You could never accuse Jake Gyllenhaal of not having a strong work ethic. The word “overachiever” may come to mind when talking about the 34-year-old actor’s vast career.
A brief look back at his résumé illustrates this man cannot — and will not — be typecast. He played a troubled teen in Donnie Darko. A lovestruck cashier in The Good Girl. A closeted cowboy in Brokeback Mountain. A bulked-up action star in Prince of Persia.
The L.A.-born actor has no issue at all with transforming himself for a role. In 2013, Gyllenhaal lost a staggering 30 pounds to play a sleazy videographer in Nightcrawler. Mere months later he was on set for Southpaw, where he had to gain back all those pounds — and then some — to play Billy Hope, a light heavyweight boxing champ whose career takes a tumble after a family tragedy.
While in Miami, Gyllenhaal, soft spoken and polite, talked about the experience and his fierce commitment to the project.
“Southpaw” was shot a year ago. So how are you doing now?
I’m very well. When we wrapped, I’d been training for five months twice a day so I was physically and just, you know, emotionally exhausted. All the things my character went through. I’ve done a number of projects since then. Now I’m just traveling around the United States talking about the movie so that’s not very intense — sitting and talking. Compared to what most folks are doing around the world, I’m good. I’m very proud of the film, and I love reliving it. I can’t wait for people to see it.

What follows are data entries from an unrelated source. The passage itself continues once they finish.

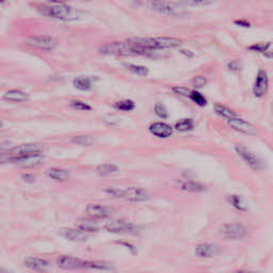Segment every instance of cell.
I'll use <instances>...</instances> for the list:
<instances>
[{
    "label": "cell",
    "mask_w": 273,
    "mask_h": 273,
    "mask_svg": "<svg viewBox=\"0 0 273 273\" xmlns=\"http://www.w3.org/2000/svg\"><path fill=\"white\" fill-rule=\"evenodd\" d=\"M100 53L106 56H142L148 54L136 38L108 43L100 48Z\"/></svg>",
    "instance_id": "obj_1"
},
{
    "label": "cell",
    "mask_w": 273,
    "mask_h": 273,
    "mask_svg": "<svg viewBox=\"0 0 273 273\" xmlns=\"http://www.w3.org/2000/svg\"><path fill=\"white\" fill-rule=\"evenodd\" d=\"M37 11L44 16L58 19V21L70 22V21H76L78 18L77 11L74 8H71V6L63 3L38 5Z\"/></svg>",
    "instance_id": "obj_2"
},
{
    "label": "cell",
    "mask_w": 273,
    "mask_h": 273,
    "mask_svg": "<svg viewBox=\"0 0 273 273\" xmlns=\"http://www.w3.org/2000/svg\"><path fill=\"white\" fill-rule=\"evenodd\" d=\"M136 41L144 48L147 53L160 49H173L179 47L183 41L174 36H158V37H136Z\"/></svg>",
    "instance_id": "obj_3"
},
{
    "label": "cell",
    "mask_w": 273,
    "mask_h": 273,
    "mask_svg": "<svg viewBox=\"0 0 273 273\" xmlns=\"http://www.w3.org/2000/svg\"><path fill=\"white\" fill-rule=\"evenodd\" d=\"M146 5L149 10L161 15L179 17L185 14L184 9L171 0H148Z\"/></svg>",
    "instance_id": "obj_4"
},
{
    "label": "cell",
    "mask_w": 273,
    "mask_h": 273,
    "mask_svg": "<svg viewBox=\"0 0 273 273\" xmlns=\"http://www.w3.org/2000/svg\"><path fill=\"white\" fill-rule=\"evenodd\" d=\"M27 43L28 46L35 48V49H40L44 51H51L54 50L57 46V40L51 35L47 34H40V35H34L27 38Z\"/></svg>",
    "instance_id": "obj_5"
},
{
    "label": "cell",
    "mask_w": 273,
    "mask_h": 273,
    "mask_svg": "<svg viewBox=\"0 0 273 273\" xmlns=\"http://www.w3.org/2000/svg\"><path fill=\"white\" fill-rule=\"evenodd\" d=\"M235 151L240 156V157H241L246 162V165H248L251 169H253V170L258 171V170H262V169L265 168L263 160L261 158H258L254 153L250 152L248 147H245L244 145H242V144L236 145Z\"/></svg>",
    "instance_id": "obj_6"
},
{
    "label": "cell",
    "mask_w": 273,
    "mask_h": 273,
    "mask_svg": "<svg viewBox=\"0 0 273 273\" xmlns=\"http://www.w3.org/2000/svg\"><path fill=\"white\" fill-rule=\"evenodd\" d=\"M44 161V156L41 153L37 154H29L25 156H19V157H11L10 162L22 167V168H34L40 166Z\"/></svg>",
    "instance_id": "obj_7"
},
{
    "label": "cell",
    "mask_w": 273,
    "mask_h": 273,
    "mask_svg": "<svg viewBox=\"0 0 273 273\" xmlns=\"http://www.w3.org/2000/svg\"><path fill=\"white\" fill-rule=\"evenodd\" d=\"M268 88H269V77L267 71L265 69H259L254 87H253V94H254L255 97L257 99H261V97L265 96L266 93L268 92Z\"/></svg>",
    "instance_id": "obj_8"
},
{
    "label": "cell",
    "mask_w": 273,
    "mask_h": 273,
    "mask_svg": "<svg viewBox=\"0 0 273 273\" xmlns=\"http://www.w3.org/2000/svg\"><path fill=\"white\" fill-rule=\"evenodd\" d=\"M57 265L64 270H77L87 268V261L68 255H61L57 259Z\"/></svg>",
    "instance_id": "obj_9"
},
{
    "label": "cell",
    "mask_w": 273,
    "mask_h": 273,
    "mask_svg": "<svg viewBox=\"0 0 273 273\" xmlns=\"http://www.w3.org/2000/svg\"><path fill=\"white\" fill-rule=\"evenodd\" d=\"M220 233L222 234L224 238L229 239H241L246 235L245 226L239 223H229L222 226L220 230Z\"/></svg>",
    "instance_id": "obj_10"
},
{
    "label": "cell",
    "mask_w": 273,
    "mask_h": 273,
    "mask_svg": "<svg viewBox=\"0 0 273 273\" xmlns=\"http://www.w3.org/2000/svg\"><path fill=\"white\" fill-rule=\"evenodd\" d=\"M227 124H229L232 128L235 129V131L242 133L244 135H249V136H256L257 135V128L251 124L250 122H246L242 119L237 118H232V119H227Z\"/></svg>",
    "instance_id": "obj_11"
},
{
    "label": "cell",
    "mask_w": 273,
    "mask_h": 273,
    "mask_svg": "<svg viewBox=\"0 0 273 273\" xmlns=\"http://www.w3.org/2000/svg\"><path fill=\"white\" fill-rule=\"evenodd\" d=\"M43 149L44 146L41 144H23L11 148L10 151L6 153H8L10 157H19V156L41 153Z\"/></svg>",
    "instance_id": "obj_12"
},
{
    "label": "cell",
    "mask_w": 273,
    "mask_h": 273,
    "mask_svg": "<svg viewBox=\"0 0 273 273\" xmlns=\"http://www.w3.org/2000/svg\"><path fill=\"white\" fill-rule=\"evenodd\" d=\"M87 214L92 219H107L112 216V208L99 204H89L87 206Z\"/></svg>",
    "instance_id": "obj_13"
},
{
    "label": "cell",
    "mask_w": 273,
    "mask_h": 273,
    "mask_svg": "<svg viewBox=\"0 0 273 273\" xmlns=\"http://www.w3.org/2000/svg\"><path fill=\"white\" fill-rule=\"evenodd\" d=\"M123 198L131 201V202H145L149 200V194L145 189L142 188L132 187L126 190H123Z\"/></svg>",
    "instance_id": "obj_14"
},
{
    "label": "cell",
    "mask_w": 273,
    "mask_h": 273,
    "mask_svg": "<svg viewBox=\"0 0 273 273\" xmlns=\"http://www.w3.org/2000/svg\"><path fill=\"white\" fill-rule=\"evenodd\" d=\"M24 265L31 270L41 273L47 272L50 269V263L46 259L38 257H27L25 259Z\"/></svg>",
    "instance_id": "obj_15"
},
{
    "label": "cell",
    "mask_w": 273,
    "mask_h": 273,
    "mask_svg": "<svg viewBox=\"0 0 273 273\" xmlns=\"http://www.w3.org/2000/svg\"><path fill=\"white\" fill-rule=\"evenodd\" d=\"M148 131L152 135L162 139L169 138V136H171L173 134L172 127L169 124H167V123H162V122L153 123V124H151V126L148 127Z\"/></svg>",
    "instance_id": "obj_16"
},
{
    "label": "cell",
    "mask_w": 273,
    "mask_h": 273,
    "mask_svg": "<svg viewBox=\"0 0 273 273\" xmlns=\"http://www.w3.org/2000/svg\"><path fill=\"white\" fill-rule=\"evenodd\" d=\"M105 229L109 233H113V234H120V233H127V232H133L136 226L132 223L126 222V221H122V220H115L111 221L106 224Z\"/></svg>",
    "instance_id": "obj_17"
},
{
    "label": "cell",
    "mask_w": 273,
    "mask_h": 273,
    "mask_svg": "<svg viewBox=\"0 0 273 273\" xmlns=\"http://www.w3.org/2000/svg\"><path fill=\"white\" fill-rule=\"evenodd\" d=\"M194 252H196V255L199 257L208 258L217 256L220 253V248L217 244L213 243H202L197 245Z\"/></svg>",
    "instance_id": "obj_18"
},
{
    "label": "cell",
    "mask_w": 273,
    "mask_h": 273,
    "mask_svg": "<svg viewBox=\"0 0 273 273\" xmlns=\"http://www.w3.org/2000/svg\"><path fill=\"white\" fill-rule=\"evenodd\" d=\"M59 234L63 237L69 241H74V242H83L88 240V236L86 235V233H83L79 230H73V229H62L59 231Z\"/></svg>",
    "instance_id": "obj_19"
},
{
    "label": "cell",
    "mask_w": 273,
    "mask_h": 273,
    "mask_svg": "<svg viewBox=\"0 0 273 273\" xmlns=\"http://www.w3.org/2000/svg\"><path fill=\"white\" fill-rule=\"evenodd\" d=\"M76 225L78 230L83 233H95L99 231V225L94 221V219H88V218H80L79 220L76 221Z\"/></svg>",
    "instance_id": "obj_20"
},
{
    "label": "cell",
    "mask_w": 273,
    "mask_h": 273,
    "mask_svg": "<svg viewBox=\"0 0 273 273\" xmlns=\"http://www.w3.org/2000/svg\"><path fill=\"white\" fill-rule=\"evenodd\" d=\"M177 187L180 190L186 192H202L206 189V187L203 184L197 183V181H192V180L177 181Z\"/></svg>",
    "instance_id": "obj_21"
},
{
    "label": "cell",
    "mask_w": 273,
    "mask_h": 273,
    "mask_svg": "<svg viewBox=\"0 0 273 273\" xmlns=\"http://www.w3.org/2000/svg\"><path fill=\"white\" fill-rule=\"evenodd\" d=\"M249 49L252 50V51H254V53L262 54L266 58H268V59H272L273 46H272L271 42L257 43V44H254V45H251V46H249Z\"/></svg>",
    "instance_id": "obj_22"
},
{
    "label": "cell",
    "mask_w": 273,
    "mask_h": 273,
    "mask_svg": "<svg viewBox=\"0 0 273 273\" xmlns=\"http://www.w3.org/2000/svg\"><path fill=\"white\" fill-rule=\"evenodd\" d=\"M3 100L11 102H23L29 100V95L21 90H10L3 95Z\"/></svg>",
    "instance_id": "obj_23"
},
{
    "label": "cell",
    "mask_w": 273,
    "mask_h": 273,
    "mask_svg": "<svg viewBox=\"0 0 273 273\" xmlns=\"http://www.w3.org/2000/svg\"><path fill=\"white\" fill-rule=\"evenodd\" d=\"M47 175H48L49 178L54 179V180L64 181V180H67L68 178L69 173L66 170H62V169L53 168V169H49V170L47 171Z\"/></svg>",
    "instance_id": "obj_24"
},
{
    "label": "cell",
    "mask_w": 273,
    "mask_h": 273,
    "mask_svg": "<svg viewBox=\"0 0 273 273\" xmlns=\"http://www.w3.org/2000/svg\"><path fill=\"white\" fill-rule=\"evenodd\" d=\"M73 83H74V87L80 91H88L92 88V81H91L89 77H86V76L76 77Z\"/></svg>",
    "instance_id": "obj_25"
},
{
    "label": "cell",
    "mask_w": 273,
    "mask_h": 273,
    "mask_svg": "<svg viewBox=\"0 0 273 273\" xmlns=\"http://www.w3.org/2000/svg\"><path fill=\"white\" fill-rule=\"evenodd\" d=\"M124 67L126 68V69H128L129 71H132L133 74L138 75V76H142V77H146L149 73V69L146 67L143 66H139V64H133V63H125Z\"/></svg>",
    "instance_id": "obj_26"
},
{
    "label": "cell",
    "mask_w": 273,
    "mask_h": 273,
    "mask_svg": "<svg viewBox=\"0 0 273 273\" xmlns=\"http://www.w3.org/2000/svg\"><path fill=\"white\" fill-rule=\"evenodd\" d=\"M213 108H214V111H216V113H218L221 116H223V118L232 119V118H237L238 116V114L235 111H233L232 109H230L226 106L220 105V103H216Z\"/></svg>",
    "instance_id": "obj_27"
},
{
    "label": "cell",
    "mask_w": 273,
    "mask_h": 273,
    "mask_svg": "<svg viewBox=\"0 0 273 273\" xmlns=\"http://www.w3.org/2000/svg\"><path fill=\"white\" fill-rule=\"evenodd\" d=\"M87 268L99 270V271H111L113 270V266L106 262H89L87 261Z\"/></svg>",
    "instance_id": "obj_28"
},
{
    "label": "cell",
    "mask_w": 273,
    "mask_h": 273,
    "mask_svg": "<svg viewBox=\"0 0 273 273\" xmlns=\"http://www.w3.org/2000/svg\"><path fill=\"white\" fill-rule=\"evenodd\" d=\"M194 127V121L192 119H183L179 120L178 122H176V124H175V129H176L177 132H189L191 129H193Z\"/></svg>",
    "instance_id": "obj_29"
},
{
    "label": "cell",
    "mask_w": 273,
    "mask_h": 273,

A lot of prep went into this. How difficult was the process?
When I started I really didn’t know how to box. When I first met [director] Antoine Fuqua he said, ‘There have been a lot of boxing movies, and what I want for this one is to be different. I want to shoot it like an HBO fight.’ He didn’t want a close-up after a fake punch. He didn’t want stunt doubles. I was terrified because I didn’t want to look like a fool in the ring. I quickly realized I was actually going to have to learn the sport. I knew I was in for it!
So you probably have the skills to beat someone up right now, right?
Well, now that you mention it, probably. I learned five different styles to incorporate into the choreography. So I do know what I’m doing. It was a question of me learning how to box. I think everyone knows ultimately how to get fit. That’s a pretty simple equation. But to look like a professional fighter I would have to learn how to protect myself since Antoine really wanted people to throw punches. So there was counterpunching; then more of a flicking, jabbing style; as well as footwork and defensive techniques.
So how badly were you hurt?
I got punched. Often. But that’s really motivating. I was looking for a sense of reality; at least I know Antoine was. Body shots are not my favorite thing. They’re the worst, actually, and usually why people go down. Being hit in the face is not as bad. Getting hurt, that was inevitable. But I think boxing is a wonderful outlet for kids. It’s a great sport to learn in order to understand the connection between the mind and the body. It gave me a confidence that I now bring into everything I do in my career.
What was the chemistry like on set?
The girl who plays my daughter [Oona Laurence, Penny Dreadful] was a lovely young actress. I mean, she is so talented that she would often take the lead and guide me. Our scenes together, you see the movie is really about family. And Forest Whitaker — for him to play my coach you needed to have a sense of someone you admire and who’s wiser than you. And that’s who he is. He’s a legend.